All methods should find the 196 fruits matching the criteria.

In [50]:
# List comprehension
def list_comprehension():
    return [f for f in fruits if f['type']==t_type and f['size']==t_size and f['color']==t_color and f['shape']==t_shape]

len(list_comprehension())

196

In [55]:
# Pandas
def pandas_query(df):
    return df.query(f'type == "{t_type}" and size == {t_size} and color == "{t_color}" and shape == "{t_shape}"')

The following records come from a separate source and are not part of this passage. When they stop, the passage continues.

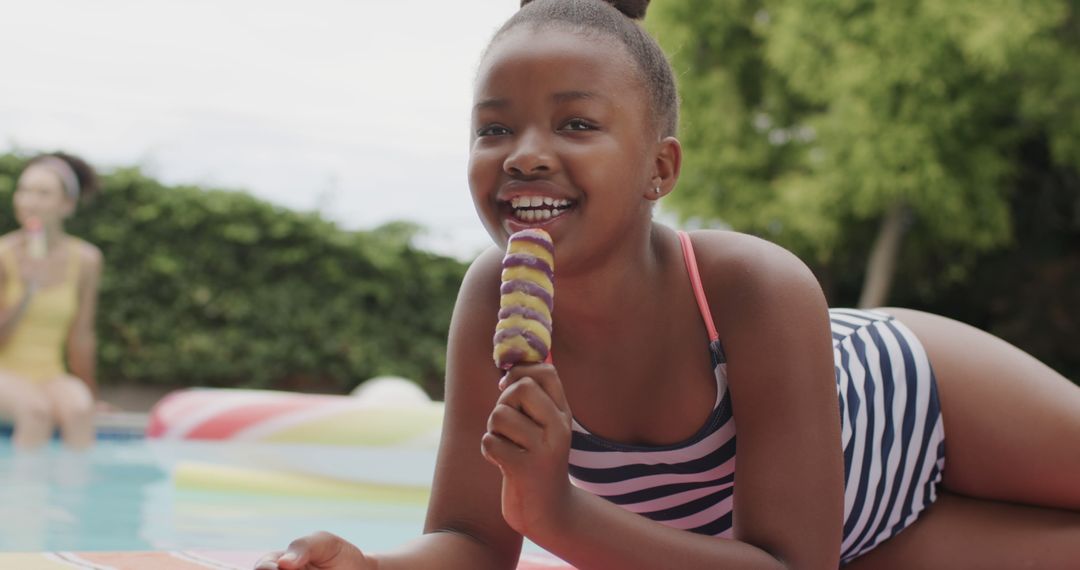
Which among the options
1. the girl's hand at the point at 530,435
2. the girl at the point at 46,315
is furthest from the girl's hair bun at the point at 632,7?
the girl at the point at 46,315

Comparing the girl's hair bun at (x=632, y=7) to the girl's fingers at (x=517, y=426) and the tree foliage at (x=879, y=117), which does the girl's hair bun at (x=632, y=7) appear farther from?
the tree foliage at (x=879, y=117)

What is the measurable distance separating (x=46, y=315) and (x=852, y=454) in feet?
25.2

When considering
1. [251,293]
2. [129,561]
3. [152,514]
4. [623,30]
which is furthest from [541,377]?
[251,293]

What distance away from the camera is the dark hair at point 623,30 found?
207 centimetres

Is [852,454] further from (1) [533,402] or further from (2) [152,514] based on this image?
(2) [152,514]

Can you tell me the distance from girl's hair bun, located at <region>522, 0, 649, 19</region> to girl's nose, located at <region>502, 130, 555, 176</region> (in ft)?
Result: 1.57

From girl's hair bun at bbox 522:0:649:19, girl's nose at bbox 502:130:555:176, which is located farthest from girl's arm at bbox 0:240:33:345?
girl's nose at bbox 502:130:555:176

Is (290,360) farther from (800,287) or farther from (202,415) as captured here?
(800,287)

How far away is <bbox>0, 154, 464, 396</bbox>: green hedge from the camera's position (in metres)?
12.4

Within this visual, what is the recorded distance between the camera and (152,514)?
5.53m

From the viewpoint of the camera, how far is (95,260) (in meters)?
8.91

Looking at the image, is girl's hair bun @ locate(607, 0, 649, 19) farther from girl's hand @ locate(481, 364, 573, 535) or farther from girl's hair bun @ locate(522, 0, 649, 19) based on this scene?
girl's hand @ locate(481, 364, 573, 535)

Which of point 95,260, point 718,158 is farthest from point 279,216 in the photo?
point 718,158

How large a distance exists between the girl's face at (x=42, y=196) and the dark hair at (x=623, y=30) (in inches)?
293
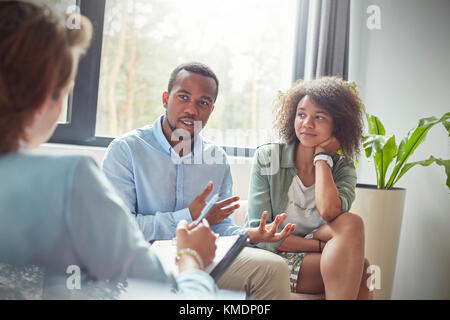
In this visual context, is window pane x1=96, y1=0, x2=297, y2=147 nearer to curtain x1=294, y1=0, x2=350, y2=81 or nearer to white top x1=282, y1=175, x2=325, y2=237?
curtain x1=294, y1=0, x2=350, y2=81

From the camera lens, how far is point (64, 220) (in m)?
0.50

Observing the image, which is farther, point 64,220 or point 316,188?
point 316,188

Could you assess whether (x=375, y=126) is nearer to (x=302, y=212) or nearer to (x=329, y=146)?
(x=329, y=146)

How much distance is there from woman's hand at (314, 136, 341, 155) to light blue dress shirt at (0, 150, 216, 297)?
1122 millimetres

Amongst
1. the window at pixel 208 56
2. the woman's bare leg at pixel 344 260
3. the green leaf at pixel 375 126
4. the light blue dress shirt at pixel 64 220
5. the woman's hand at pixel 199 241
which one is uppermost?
the window at pixel 208 56

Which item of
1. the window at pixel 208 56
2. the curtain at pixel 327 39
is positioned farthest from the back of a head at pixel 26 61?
the curtain at pixel 327 39

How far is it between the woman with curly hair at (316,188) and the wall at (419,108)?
514 mm

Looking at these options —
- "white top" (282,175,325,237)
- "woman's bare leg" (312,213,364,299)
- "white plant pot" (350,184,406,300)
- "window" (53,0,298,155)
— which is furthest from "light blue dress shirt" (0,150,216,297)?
"window" (53,0,298,155)

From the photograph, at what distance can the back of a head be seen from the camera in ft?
1.68

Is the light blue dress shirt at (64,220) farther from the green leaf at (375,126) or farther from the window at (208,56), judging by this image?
the window at (208,56)

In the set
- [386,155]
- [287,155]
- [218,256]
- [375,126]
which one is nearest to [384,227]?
[386,155]

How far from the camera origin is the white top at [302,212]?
57.6 inches

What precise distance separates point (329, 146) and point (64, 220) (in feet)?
4.12
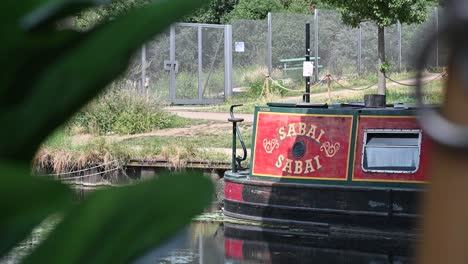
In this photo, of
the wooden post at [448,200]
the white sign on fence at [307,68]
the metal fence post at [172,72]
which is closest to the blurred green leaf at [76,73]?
the wooden post at [448,200]

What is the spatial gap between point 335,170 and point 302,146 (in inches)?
17.4

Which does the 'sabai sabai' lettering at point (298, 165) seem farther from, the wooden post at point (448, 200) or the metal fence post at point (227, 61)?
the metal fence post at point (227, 61)

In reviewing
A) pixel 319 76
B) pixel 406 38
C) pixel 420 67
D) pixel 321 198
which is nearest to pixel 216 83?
pixel 319 76

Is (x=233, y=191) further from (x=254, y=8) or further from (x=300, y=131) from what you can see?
(x=254, y=8)

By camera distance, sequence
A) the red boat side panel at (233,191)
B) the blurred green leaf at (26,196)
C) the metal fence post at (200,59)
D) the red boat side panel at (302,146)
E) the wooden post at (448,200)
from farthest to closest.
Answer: the metal fence post at (200,59) → the red boat side panel at (233,191) → the red boat side panel at (302,146) → the wooden post at (448,200) → the blurred green leaf at (26,196)

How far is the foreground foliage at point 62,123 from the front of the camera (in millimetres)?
339

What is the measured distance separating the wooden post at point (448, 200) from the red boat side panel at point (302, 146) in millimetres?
8521

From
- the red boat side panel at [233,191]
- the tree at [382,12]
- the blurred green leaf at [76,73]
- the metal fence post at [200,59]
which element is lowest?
the red boat side panel at [233,191]

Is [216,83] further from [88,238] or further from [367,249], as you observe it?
[88,238]

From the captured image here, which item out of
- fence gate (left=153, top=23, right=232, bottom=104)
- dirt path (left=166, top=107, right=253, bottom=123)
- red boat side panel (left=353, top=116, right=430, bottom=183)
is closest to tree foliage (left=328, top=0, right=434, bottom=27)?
dirt path (left=166, top=107, right=253, bottom=123)

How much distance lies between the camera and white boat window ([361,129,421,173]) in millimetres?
8773

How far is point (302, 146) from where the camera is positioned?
9352mm

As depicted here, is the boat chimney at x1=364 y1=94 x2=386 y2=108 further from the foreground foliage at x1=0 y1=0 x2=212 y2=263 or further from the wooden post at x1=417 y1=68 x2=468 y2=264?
the foreground foliage at x1=0 y1=0 x2=212 y2=263

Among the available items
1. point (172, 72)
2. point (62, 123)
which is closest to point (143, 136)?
point (172, 72)
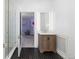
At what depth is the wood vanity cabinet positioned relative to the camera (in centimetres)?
574

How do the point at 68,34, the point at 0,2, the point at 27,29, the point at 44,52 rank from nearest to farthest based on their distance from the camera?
the point at 0,2, the point at 68,34, the point at 44,52, the point at 27,29

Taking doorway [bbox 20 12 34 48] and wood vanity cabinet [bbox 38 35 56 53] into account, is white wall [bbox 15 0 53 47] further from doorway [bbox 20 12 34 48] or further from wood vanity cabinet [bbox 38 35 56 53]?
wood vanity cabinet [bbox 38 35 56 53]

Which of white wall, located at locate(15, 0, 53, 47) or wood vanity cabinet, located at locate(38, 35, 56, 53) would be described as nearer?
wood vanity cabinet, located at locate(38, 35, 56, 53)

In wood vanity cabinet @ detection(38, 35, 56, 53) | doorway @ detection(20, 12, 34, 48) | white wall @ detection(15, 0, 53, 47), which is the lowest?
wood vanity cabinet @ detection(38, 35, 56, 53)

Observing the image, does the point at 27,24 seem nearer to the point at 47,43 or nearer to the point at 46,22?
the point at 46,22

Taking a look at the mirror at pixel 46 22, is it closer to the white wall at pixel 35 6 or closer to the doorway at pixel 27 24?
the white wall at pixel 35 6

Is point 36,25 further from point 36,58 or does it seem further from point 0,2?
point 0,2

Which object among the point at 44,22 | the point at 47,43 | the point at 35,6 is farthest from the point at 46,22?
the point at 47,43

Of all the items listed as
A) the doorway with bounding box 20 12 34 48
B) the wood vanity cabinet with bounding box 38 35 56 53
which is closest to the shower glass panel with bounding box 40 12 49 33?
the doorway with bounding box 20 12 34 48

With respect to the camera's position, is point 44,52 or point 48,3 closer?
point 44,52

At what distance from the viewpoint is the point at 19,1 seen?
7.05 metres

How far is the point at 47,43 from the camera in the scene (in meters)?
5.77
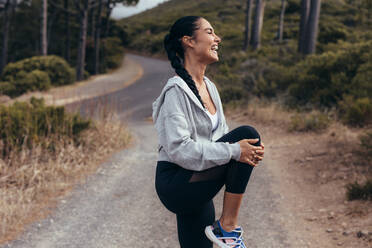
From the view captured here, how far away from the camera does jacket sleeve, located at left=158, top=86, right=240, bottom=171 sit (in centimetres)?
194

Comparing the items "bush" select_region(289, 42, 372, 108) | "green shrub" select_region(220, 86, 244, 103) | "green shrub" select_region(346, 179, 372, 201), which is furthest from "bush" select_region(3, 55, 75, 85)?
"green shrub" select_region(346, 179, 372, 201)

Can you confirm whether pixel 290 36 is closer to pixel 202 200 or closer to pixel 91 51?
pixel 91 51

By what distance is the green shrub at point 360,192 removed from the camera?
473cm

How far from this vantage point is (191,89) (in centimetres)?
216

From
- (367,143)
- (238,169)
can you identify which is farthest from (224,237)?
(367,143)

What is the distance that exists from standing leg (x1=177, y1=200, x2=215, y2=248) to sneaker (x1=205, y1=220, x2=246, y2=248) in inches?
6.0

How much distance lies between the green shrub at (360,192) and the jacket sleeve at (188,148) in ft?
11.4

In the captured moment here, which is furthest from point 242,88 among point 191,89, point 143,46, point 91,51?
point 143,46

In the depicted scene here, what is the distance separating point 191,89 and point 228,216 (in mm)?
717

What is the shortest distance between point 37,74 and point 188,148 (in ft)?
61.6

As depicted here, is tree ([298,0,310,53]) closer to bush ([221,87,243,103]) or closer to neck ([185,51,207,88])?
bush ([221,87,243,103])

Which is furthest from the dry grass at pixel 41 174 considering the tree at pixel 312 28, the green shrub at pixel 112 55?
the green shrub at pixel 112 55

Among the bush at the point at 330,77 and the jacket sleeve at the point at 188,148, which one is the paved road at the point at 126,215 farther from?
the bush at the point at 330,77

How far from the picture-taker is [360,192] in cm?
482
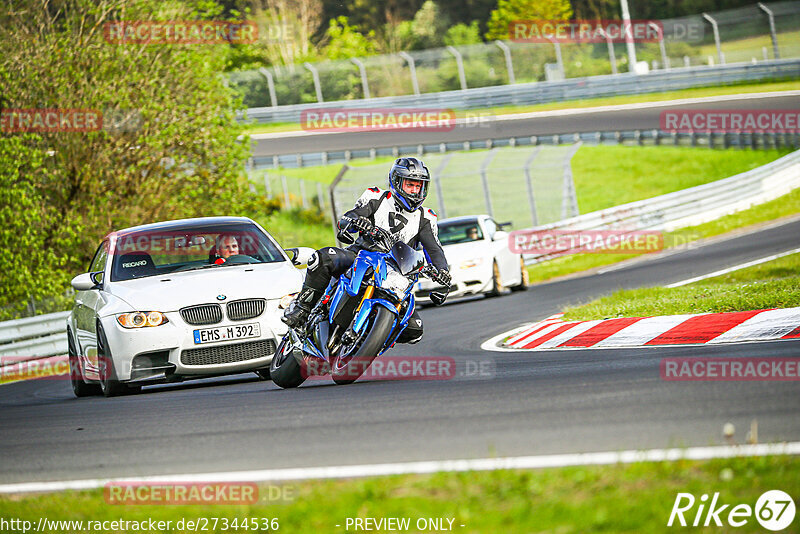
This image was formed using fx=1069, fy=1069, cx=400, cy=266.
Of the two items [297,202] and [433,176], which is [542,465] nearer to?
[433,176]

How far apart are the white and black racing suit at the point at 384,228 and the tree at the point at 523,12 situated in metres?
62.1

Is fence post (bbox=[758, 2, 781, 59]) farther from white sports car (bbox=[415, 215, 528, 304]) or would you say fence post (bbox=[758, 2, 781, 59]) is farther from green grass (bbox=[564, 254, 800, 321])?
green grass (bbox=[564, 254, 800, 321])

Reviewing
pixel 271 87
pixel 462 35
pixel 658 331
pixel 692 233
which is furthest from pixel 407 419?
pixel 462 35

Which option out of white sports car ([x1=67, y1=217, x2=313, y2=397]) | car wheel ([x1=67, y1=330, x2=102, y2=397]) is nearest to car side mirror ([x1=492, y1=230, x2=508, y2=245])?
white sports car ([x1=67, y1=217, x2=313, y2=397])

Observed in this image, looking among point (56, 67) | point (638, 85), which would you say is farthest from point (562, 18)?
point (56, 67)

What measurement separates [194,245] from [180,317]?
1427 mm

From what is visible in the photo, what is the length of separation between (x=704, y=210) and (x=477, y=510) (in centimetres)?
2509

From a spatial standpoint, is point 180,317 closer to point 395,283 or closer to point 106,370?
point 106,370

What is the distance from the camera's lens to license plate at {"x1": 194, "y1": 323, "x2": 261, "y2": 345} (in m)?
9.67

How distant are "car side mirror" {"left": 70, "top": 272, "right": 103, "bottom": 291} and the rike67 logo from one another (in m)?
7.51

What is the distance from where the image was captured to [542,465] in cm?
484

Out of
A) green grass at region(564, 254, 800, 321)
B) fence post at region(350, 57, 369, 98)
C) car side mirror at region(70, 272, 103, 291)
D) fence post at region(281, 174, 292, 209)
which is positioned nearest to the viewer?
car side mirror at region(70, 272, 103, 291)

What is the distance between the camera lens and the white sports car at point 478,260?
18828 millimetres

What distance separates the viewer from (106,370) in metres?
9.88
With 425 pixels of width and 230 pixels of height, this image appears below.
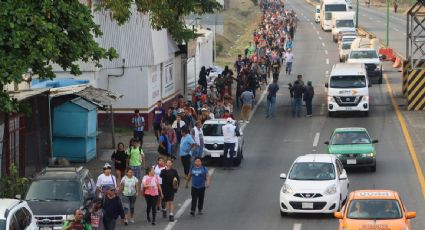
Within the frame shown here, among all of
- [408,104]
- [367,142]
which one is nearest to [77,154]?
[367,142]

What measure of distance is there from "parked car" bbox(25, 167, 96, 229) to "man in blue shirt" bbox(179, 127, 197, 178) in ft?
22.4

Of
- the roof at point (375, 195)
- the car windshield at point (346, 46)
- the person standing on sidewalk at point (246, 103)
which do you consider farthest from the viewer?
the car windshield at point (346, 46)

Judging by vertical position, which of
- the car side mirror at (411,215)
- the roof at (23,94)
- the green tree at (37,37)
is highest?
the green tree at (37,37)

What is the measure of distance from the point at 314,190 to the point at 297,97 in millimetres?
20340

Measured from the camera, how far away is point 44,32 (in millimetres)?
24703

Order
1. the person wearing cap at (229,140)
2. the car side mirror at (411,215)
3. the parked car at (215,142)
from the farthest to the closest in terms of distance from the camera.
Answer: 1. the parked car at (215,142)
2. the person wearing cap at (229,140)
3. the car side mirror at (411,215)

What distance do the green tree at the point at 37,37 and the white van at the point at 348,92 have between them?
2331cm

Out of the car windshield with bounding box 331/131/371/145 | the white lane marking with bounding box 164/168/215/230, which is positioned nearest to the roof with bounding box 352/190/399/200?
the white lane marking with bounding box 164/168/215/230

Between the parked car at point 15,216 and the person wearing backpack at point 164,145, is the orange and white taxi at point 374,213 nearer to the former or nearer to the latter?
the parked car at point 15,216

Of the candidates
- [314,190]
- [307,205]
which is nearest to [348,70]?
[314,190]

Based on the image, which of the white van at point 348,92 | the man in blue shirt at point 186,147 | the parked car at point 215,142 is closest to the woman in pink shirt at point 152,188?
the man in blue shirt at point 186,147

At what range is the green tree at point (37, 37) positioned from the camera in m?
24.4

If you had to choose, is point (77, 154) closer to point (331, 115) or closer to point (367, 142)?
point (367, 142)

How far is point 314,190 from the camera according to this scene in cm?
2841
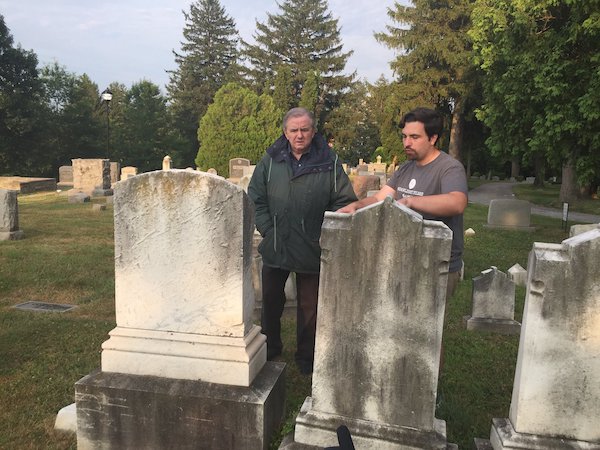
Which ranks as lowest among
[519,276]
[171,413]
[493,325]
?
[493,325]

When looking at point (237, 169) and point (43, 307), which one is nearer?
point (43, 307)

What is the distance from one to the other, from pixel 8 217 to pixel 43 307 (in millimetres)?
4638

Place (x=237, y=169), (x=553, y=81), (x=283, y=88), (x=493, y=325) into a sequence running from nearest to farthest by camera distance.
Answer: (x=493, y=325)
(x=553, y=81)
(x=237, y=169)
(x=283, y=88)

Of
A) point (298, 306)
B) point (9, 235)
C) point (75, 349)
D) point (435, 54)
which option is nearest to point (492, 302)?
point (298, 306)

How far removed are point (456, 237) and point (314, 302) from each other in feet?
3.95

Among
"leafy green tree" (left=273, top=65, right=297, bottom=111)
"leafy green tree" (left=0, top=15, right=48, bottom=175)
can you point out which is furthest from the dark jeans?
"leafy green tree" (left=273, top=65, right=297, bottom=111)

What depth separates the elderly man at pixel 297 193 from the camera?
129 inches

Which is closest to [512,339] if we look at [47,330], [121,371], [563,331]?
[563,331]

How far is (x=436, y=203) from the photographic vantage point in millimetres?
Result: 2572

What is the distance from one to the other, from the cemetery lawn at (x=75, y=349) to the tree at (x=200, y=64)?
1532 inches

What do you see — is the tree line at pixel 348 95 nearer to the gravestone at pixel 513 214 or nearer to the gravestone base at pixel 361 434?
the gravestone at pixel 513 214

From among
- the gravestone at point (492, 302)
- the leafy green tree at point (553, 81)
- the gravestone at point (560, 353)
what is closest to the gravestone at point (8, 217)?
the gravestone at point (492, 302)

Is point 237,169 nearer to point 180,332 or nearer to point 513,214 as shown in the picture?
point 513,214

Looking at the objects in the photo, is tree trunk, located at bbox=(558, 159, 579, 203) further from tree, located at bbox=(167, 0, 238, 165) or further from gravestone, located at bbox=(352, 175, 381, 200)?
tree, located at bbox=(167, 0, 238, 165)
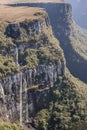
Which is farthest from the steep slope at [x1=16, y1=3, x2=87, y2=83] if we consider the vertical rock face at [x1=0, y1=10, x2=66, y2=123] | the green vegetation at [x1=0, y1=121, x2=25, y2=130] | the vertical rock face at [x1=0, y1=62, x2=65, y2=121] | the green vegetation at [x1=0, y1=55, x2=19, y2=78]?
the green vegetation at [x1=0, y1=121, x2=25, y2=130]

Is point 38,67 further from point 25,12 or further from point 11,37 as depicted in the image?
point 25,12

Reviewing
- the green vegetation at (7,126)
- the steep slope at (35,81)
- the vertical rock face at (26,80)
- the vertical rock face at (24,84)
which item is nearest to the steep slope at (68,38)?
the steep slope at (35,81)

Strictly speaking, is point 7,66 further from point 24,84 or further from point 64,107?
point 64,107

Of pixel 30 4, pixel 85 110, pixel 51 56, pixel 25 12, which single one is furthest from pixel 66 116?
pixel 30 4

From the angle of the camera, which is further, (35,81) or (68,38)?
(68,38)

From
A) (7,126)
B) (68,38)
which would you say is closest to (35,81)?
(7,126)

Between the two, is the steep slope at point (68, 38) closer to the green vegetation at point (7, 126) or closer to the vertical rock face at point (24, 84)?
the vertical rock face at point (24, 84)
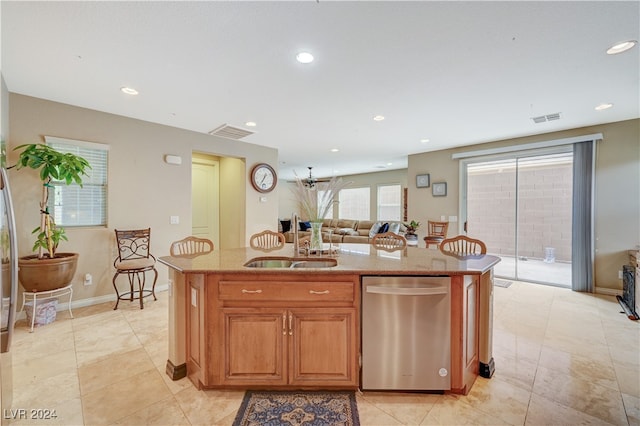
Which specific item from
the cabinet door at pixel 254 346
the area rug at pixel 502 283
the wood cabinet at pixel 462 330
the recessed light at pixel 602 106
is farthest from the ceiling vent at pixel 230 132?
the area rug at pixel 502 283

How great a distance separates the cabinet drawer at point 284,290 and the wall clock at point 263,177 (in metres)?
3.80

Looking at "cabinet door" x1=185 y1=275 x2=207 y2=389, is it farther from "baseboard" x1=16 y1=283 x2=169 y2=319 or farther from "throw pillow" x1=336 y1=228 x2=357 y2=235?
"throw pillow" x1=336 y1=228 x2=357 y2=235

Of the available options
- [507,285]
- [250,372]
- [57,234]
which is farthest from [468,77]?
[57,234]

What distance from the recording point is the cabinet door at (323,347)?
5.83 ft

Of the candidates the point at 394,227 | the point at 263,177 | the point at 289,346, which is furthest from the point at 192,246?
the point at 394,227

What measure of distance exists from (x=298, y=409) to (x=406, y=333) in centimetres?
82

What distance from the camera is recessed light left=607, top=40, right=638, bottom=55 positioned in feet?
6.70

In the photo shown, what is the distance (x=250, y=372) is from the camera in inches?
71.2

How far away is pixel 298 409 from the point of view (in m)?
1.70

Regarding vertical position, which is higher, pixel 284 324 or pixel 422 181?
pixel 422 181

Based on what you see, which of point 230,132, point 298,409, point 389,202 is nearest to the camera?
point 298,409

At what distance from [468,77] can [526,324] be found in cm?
Result: 266

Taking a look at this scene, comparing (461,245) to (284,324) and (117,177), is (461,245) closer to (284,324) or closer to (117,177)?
(284,324)

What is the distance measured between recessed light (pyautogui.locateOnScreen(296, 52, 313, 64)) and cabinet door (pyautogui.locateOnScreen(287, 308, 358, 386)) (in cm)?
195
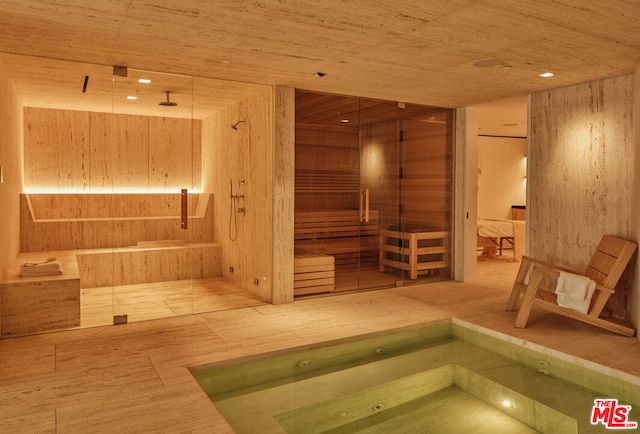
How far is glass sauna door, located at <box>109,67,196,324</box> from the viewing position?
547cm

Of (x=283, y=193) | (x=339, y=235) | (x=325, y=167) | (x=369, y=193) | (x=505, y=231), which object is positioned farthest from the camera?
(x=505, y=231)

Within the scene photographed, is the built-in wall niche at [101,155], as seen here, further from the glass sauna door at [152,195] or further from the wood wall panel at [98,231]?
the wood wall panel at [98,231]

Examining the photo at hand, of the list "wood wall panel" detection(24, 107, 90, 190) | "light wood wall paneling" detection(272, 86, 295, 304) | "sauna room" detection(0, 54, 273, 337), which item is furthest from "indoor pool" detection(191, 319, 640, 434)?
"wood wall panel" detection(24, 107, 90, 190)

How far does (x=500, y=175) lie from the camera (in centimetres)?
1053

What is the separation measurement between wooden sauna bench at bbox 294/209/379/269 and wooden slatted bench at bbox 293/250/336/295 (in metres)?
0.07

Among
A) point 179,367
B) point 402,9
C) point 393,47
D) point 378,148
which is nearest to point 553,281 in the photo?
point 378,148

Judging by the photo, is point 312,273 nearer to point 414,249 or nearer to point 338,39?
point 414,249

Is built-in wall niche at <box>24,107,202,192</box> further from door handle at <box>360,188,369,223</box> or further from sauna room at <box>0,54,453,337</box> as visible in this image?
door handle at <box>360,188,369,223</box>

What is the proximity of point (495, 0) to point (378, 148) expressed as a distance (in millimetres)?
3280

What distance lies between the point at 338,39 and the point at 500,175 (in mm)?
7701

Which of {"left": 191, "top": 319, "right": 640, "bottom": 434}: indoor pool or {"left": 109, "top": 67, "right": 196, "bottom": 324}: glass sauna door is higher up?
{"left": 109, "top": 67, "right": 196, "bottom": 324}: glass sauna door

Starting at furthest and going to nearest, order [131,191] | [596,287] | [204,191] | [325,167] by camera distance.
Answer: [131,191] < [204,191] < [325,167] < [596,287]

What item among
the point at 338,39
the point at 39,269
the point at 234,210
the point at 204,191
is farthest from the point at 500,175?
the point at 39,269

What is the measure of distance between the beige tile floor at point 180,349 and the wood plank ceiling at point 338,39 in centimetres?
238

df = pd.DataFrame.from_records(fruits)
len(pandas_query(df))

196

In [61]:
# LiteBox
def litebox_find(lb):
    return lb.find(f'type == "{t_type}" and size == {t_size} and color == "{t_color}" and shape == "{t_shape}"')

lb = LiteBox(fruits, {'type': str, 'size': int, 'color': str, 'shape': str})
len(litebox_find(lb))

196

In [66]:
# HashBox
def hashbox_find(hb):
    return hb.find({'type': t_type, 'size': t_size, 'color': t_color, 'shape': t_shape})

hb = HashBox(fruits, ['type', 'size', 'color', 'shape'])
len(hashbox_find(hb))

196

In [67]:
# FrozenHashBox
def frozen_hashbox_find(fhb):
    return fhb.find({'type': t_type, 'size': t_size, 'color': t_color, 'shape': t_shape})

fhb = FrozenHashBox(fruits, ['type', 'size', 'color', 'shape'])
len(frozen_hashbox_find(fhb))

196

#### OK, everything looks correct. Let's do timings!

In [68]:
%%timeit 
list_comprehension()

127 ms ± 4.03 ms per loop (mean ± std. dev. of 7 runs, 10 loops each)


In [69]:
%%timeit
pandas_query(df)

123 ms ± 3.64 ms per loop (mean ± std. dev. of 7 runs, 10 loops each)


In [70]:
%%timeit
litebox_find(lb)

13.1 ms ± 318 µs per loop (mean ± std. dev. of 7 runs, 100 loops each)


In [71]:
%%timeit
hashbox_find(hb)

2.24 ms ± 110 µs per loop (mean ± std. dev. of 7 runs, 100 loops each)


In [72]:
%%timeit
frozen_hashbox_find(fhb)

1.11 ms ± 55 µs per loop (mean ± std. dev. of 7 runs, 1000 loops each)


#### HashBox and FrozenHashBox are pretty quick!